Shares opened mixed on a shortened Black Friday trading day.
By 9:35 a.m. ET, the S&P 500 was down less than 0.1%, the Dow Jones up 0.2% and the Nasdaq down about 0.5%.
The US stock market will close at 1:00 p.m. ET on Friday; the financial markets in the United States were closed on Thursday for Thanksgiving.
Shares ended with gains on Wednesdaythe last full trading session of the week, after minutes from the Fed’s latest meeting signaled a likely slowing in the pace of rate hikes at the central bank’s December meeting.
No major economic data or earnings reports are expected from the US, although investors and analysts will likely remain alert to early reports of resilient consumer demand over the Black Friday holiday.

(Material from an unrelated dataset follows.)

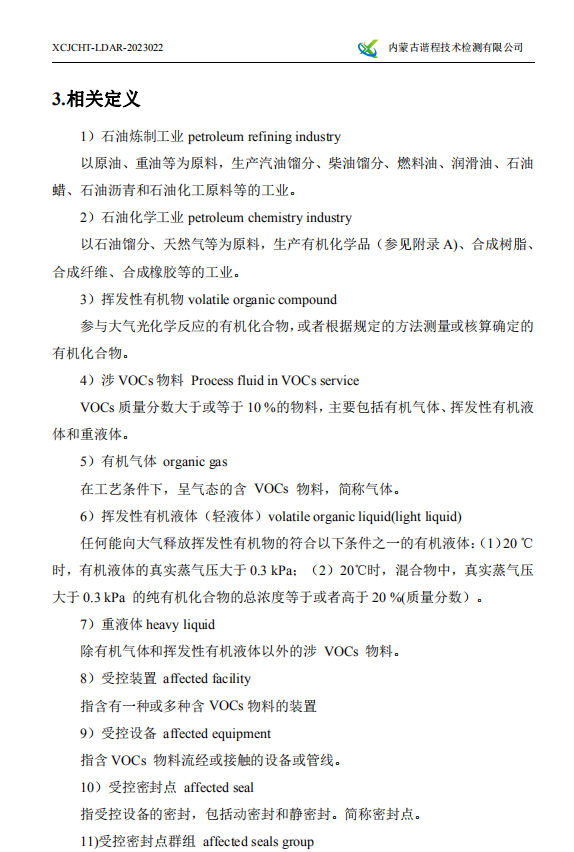 微信截圖_20230801140028.png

Adobe Analytics data released earlier this week showed consumer spending rose 0.1% year-on-year in the first three weeks of November.
Energy markets remain the focus of investors’ minds, with WTI crude up about 0.5% after an earlier rise of almost 3% early Friday, a rebound that comes on the back of plunging oil prices. Wednesday oil to 2022 lows.

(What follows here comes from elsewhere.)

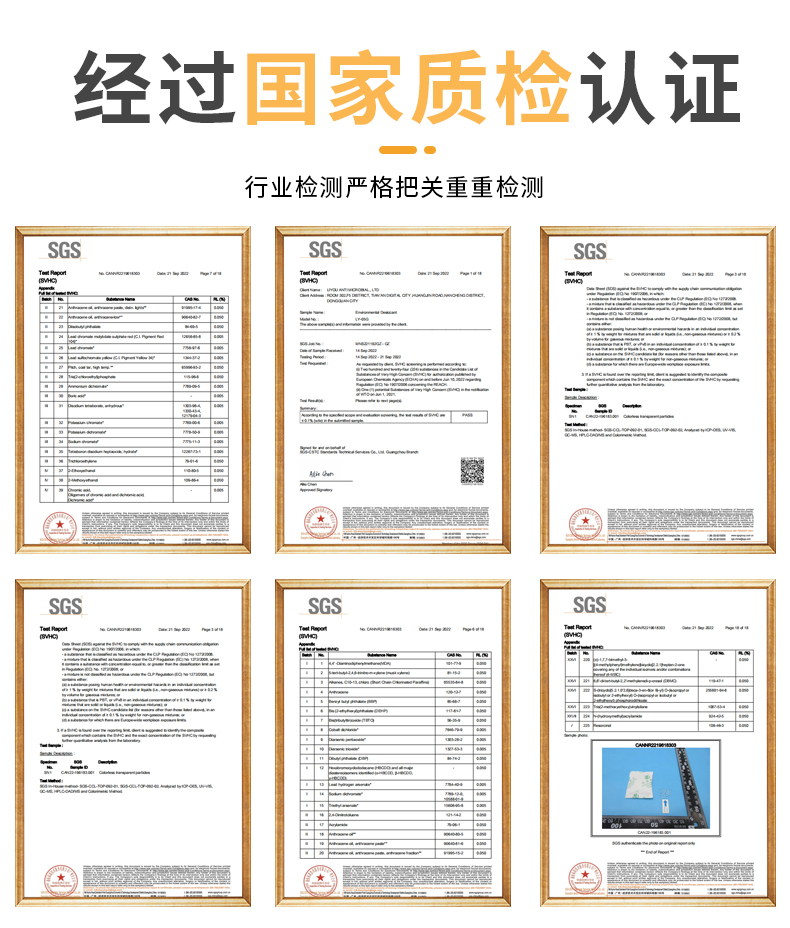 無(wú)紡布蒙脫石干燥劑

In overseas markets, equities in Europe were on course for a sixth straight winning week.
Investors also traded news overnight that the People’s Bank of China would cut its reserve requirements for the second time this year in a bid to boost the economy.
After weakening earlier this week, the dollar staged a modest rally early in Friday’s trading session.

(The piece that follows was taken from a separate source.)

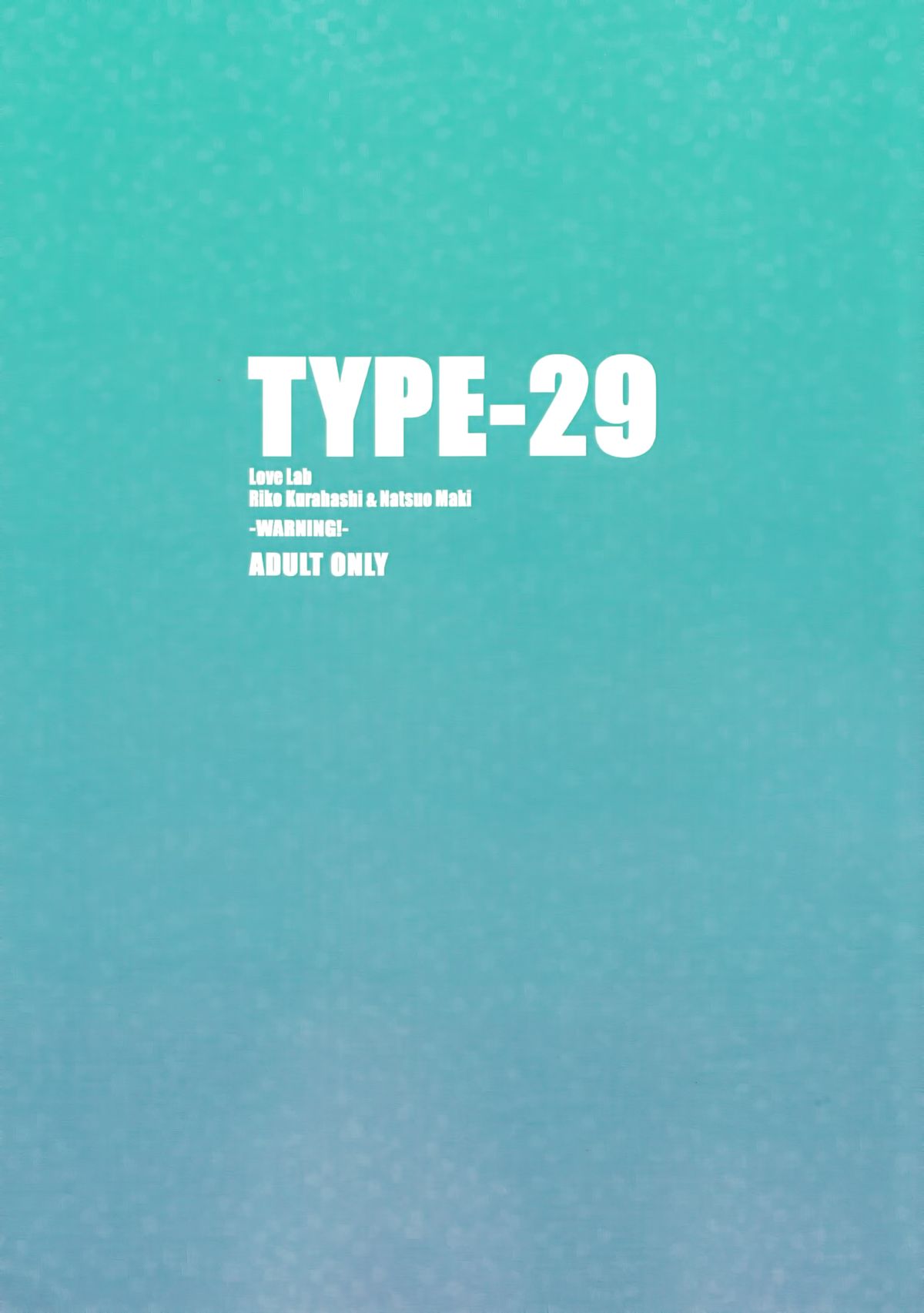 TYPE-29 page 2 full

In corporate news, Manchester United shares (MANUAL) rose 9% early Friday after gaining 25% on Wednesday as reports keep swirling on a possible sale of the English football club by the Glazer family, also owners of the Tampa Bay Buccaneers.
As investors in the United States look to the end of November and the end of a difficult year in financial markets, Yahoo Finance Jared Blikre writes in Friday’s Morning Brief that history suggests more positive times may be ahead for market bulls.
In the period spanning the Tuesday before Thanksgiving through the second trading day of the new year, the S&P 500 has been higher 81% of the time since 1950. And in the years that stocks rise during this time, the index gained 3.8%, on average.